Config Guide
The AutoTableDetector and AutoTableFormatter have separate configurations. This guide focuses on the formatter side.
Basics
The AutoFormatConfig object can be passed into either the AutoTableFormatter constructor or the df() method.
For example:
from gmft.auto import AutoFormatConfig, AutoTableFormatter
# ... code here
config = AutoFormatConfig(verbosity=3)
formatter = AutoTableFormatter(config=config)

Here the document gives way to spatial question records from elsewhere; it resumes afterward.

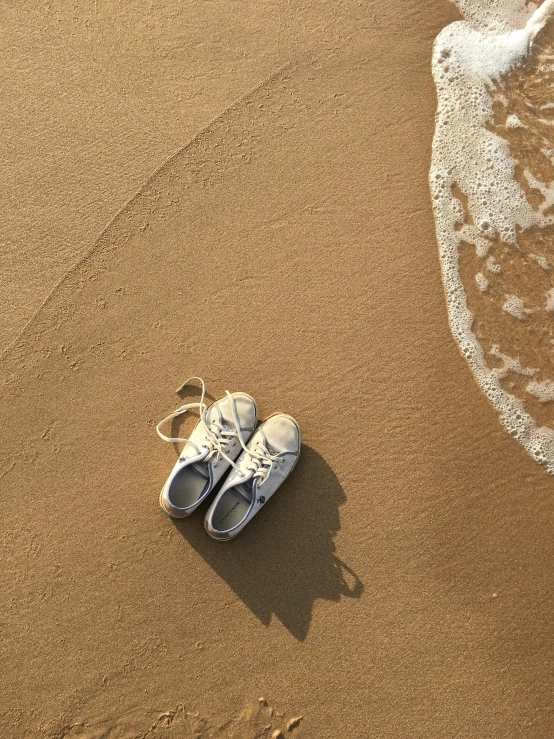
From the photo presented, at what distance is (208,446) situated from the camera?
2.66 metres

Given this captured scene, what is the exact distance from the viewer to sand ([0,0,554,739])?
256 cm

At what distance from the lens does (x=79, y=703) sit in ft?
8.32

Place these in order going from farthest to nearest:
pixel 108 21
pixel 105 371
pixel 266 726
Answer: pixel 108 21 < pixel 105 371 < pixel 266 726

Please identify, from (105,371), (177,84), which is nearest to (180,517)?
(105,371)

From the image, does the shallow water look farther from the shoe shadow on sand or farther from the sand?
the shoe shadow on sand

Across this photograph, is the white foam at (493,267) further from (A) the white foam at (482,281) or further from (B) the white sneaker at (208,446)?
(B) the white sneaker at (208,446)

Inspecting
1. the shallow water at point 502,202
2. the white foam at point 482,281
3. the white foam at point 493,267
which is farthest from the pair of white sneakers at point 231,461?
the white foam at point 493,267

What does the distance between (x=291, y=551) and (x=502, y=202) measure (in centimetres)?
221

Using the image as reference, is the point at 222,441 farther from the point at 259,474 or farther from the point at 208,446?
the point at 259,474

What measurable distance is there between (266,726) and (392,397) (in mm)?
1697

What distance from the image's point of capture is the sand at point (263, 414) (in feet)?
8.40

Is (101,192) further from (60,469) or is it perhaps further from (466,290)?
(466,290)

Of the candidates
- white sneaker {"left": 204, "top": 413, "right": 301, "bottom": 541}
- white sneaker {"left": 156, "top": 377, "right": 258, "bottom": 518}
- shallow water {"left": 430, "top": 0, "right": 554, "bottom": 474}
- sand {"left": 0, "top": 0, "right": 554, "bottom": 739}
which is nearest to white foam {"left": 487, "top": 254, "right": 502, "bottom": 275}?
shallow water {"left": 430, "top": 0, "right": 554, "bottom": 474}

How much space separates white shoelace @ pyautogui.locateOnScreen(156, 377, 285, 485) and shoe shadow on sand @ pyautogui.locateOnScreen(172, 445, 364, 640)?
16 cm
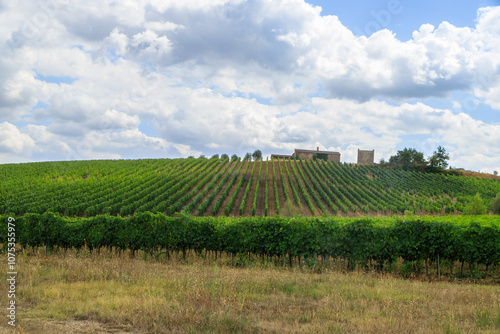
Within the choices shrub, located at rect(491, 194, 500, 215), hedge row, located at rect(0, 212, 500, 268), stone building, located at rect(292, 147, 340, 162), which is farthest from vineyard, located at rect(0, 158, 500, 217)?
hedge row, located at rect(0, 212, 500, 268)

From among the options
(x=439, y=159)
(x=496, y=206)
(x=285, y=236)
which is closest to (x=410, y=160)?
(x=439, y=159)

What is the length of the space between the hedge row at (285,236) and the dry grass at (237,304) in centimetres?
247

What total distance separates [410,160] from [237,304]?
305 ft

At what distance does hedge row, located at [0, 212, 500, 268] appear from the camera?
469 inches

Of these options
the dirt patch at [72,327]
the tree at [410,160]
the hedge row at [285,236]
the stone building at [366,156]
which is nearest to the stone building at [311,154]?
the stone building at [366,156]

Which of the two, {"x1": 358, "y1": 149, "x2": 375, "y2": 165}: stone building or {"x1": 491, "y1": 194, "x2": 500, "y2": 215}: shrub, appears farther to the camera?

ft = formatter.format(table)
df = ft.df() # formatter's tables automatically uses settings of config
config_overrides = AutoFormatConfig(enable_multi_header=True)
df = ft.df(config_overrides=config_overrides) # if provided, config_overrides replaces config, so verbosity is reverted
df = ft.df(config_overrides={"enable_multi_header": True) # pass dict to keep verbosity setting
New behavior in v0.3: If config_overrides is provided, it completely replaces everything in config. For instance, if a value is set in config but left unassigned in config_overrides, the resultant object will revert to the default value.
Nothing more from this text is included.